-------- Raw data
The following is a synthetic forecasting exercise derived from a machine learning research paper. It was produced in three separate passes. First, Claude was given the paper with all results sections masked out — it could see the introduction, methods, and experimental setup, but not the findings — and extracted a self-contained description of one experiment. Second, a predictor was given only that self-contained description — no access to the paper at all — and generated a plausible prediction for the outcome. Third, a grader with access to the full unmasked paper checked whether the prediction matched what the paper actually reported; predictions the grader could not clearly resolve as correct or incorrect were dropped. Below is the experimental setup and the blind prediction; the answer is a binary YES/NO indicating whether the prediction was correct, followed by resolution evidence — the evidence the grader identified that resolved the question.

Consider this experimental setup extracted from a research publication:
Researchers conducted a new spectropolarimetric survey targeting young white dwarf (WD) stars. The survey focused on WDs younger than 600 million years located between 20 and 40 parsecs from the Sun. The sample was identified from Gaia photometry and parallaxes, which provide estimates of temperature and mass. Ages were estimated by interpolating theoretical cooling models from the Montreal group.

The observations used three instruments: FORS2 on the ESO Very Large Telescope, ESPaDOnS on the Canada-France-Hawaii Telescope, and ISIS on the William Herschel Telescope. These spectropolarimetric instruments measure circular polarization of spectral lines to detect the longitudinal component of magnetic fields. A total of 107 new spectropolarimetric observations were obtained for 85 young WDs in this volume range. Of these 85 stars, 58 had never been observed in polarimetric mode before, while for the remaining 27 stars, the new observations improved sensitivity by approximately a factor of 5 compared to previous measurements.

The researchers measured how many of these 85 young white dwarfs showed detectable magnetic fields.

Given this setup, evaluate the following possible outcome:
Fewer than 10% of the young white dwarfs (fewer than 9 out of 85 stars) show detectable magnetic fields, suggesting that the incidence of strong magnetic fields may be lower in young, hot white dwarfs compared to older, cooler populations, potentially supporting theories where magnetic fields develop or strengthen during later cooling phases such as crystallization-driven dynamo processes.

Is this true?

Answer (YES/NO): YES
----------------
-------- Raw data
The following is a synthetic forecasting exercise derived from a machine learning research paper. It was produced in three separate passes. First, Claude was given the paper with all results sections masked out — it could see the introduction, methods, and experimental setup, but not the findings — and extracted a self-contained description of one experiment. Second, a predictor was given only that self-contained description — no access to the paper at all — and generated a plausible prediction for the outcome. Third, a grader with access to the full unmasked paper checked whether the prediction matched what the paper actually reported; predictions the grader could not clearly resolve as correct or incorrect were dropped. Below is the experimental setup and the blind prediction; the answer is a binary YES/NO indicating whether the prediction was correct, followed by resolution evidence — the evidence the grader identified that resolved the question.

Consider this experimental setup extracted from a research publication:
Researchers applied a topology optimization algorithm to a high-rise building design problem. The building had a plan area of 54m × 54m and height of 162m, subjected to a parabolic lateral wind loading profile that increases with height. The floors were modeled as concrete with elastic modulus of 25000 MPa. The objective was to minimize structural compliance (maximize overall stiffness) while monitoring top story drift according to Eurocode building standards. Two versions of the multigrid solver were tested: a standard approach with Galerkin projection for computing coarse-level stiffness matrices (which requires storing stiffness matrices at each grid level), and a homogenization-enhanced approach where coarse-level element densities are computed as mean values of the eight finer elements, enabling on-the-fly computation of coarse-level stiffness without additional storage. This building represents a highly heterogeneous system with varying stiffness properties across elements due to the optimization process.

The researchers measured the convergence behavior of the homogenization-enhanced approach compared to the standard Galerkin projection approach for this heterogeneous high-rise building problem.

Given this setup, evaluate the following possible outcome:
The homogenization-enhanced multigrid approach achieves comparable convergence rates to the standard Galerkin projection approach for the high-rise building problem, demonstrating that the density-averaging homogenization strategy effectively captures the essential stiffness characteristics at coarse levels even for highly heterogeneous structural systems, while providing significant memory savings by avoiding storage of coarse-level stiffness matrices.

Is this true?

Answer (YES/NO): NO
----------------
→ **Aim of the exercise**
Repeat exactly the lines of the listing above, from the one with "Researchers applied a" down to the one with "Answer (YES/NO): NO"; both of those lines belong in the range.

→ **Result**
Researchers applied a topology optimization algorithm to a high-rise building design problem. The building had a plan area of 54m × 54m and height of 162m, subjected to a parabolic lateral wind loading profile that increases with height. The floors were modeled as concrete with elastic modulus of 25000 MPa. The objective was to minimize structural compliance (maximize overall stiffness) while monitoring top story drift according to Eurocode building standards. Two versions of the multigrid solver were tested: a standard approach with Galerkin projection for computing coarse-level stiffness matrices (which requires storing stiffness matrices at each grid level), and a homogenization-enhanced approach where coarse-level element densities are computed as mean values of the eight finer elements, enabling on-the-fly computation of coarse-level stiffness without additional storage. This building represents a highly heterogeneous system with varying stiffness properties across elements due to the optimization process.

The researchers measured the convergence behavior of the homogenization-enhanced approach compared to the standard Galerkin projection approach for this heterogeneous high-rise building problem.

Given this setup, evaluate the following possible outcome:
The homogenization-enhanced multigrid approach achieves comparable convergence rates to the standard Galerkin projection approach for the high-rise building problem, demonstrating that the density-averaging homogenization strategy effectively captures the essential stiffness characteristics at coarse levels even for highly heterogeneous structural systems, while providing significant memory savings by avoiding storage of coarse-level stiffness matrices.

Is this true?

Answer (YES/NO): NO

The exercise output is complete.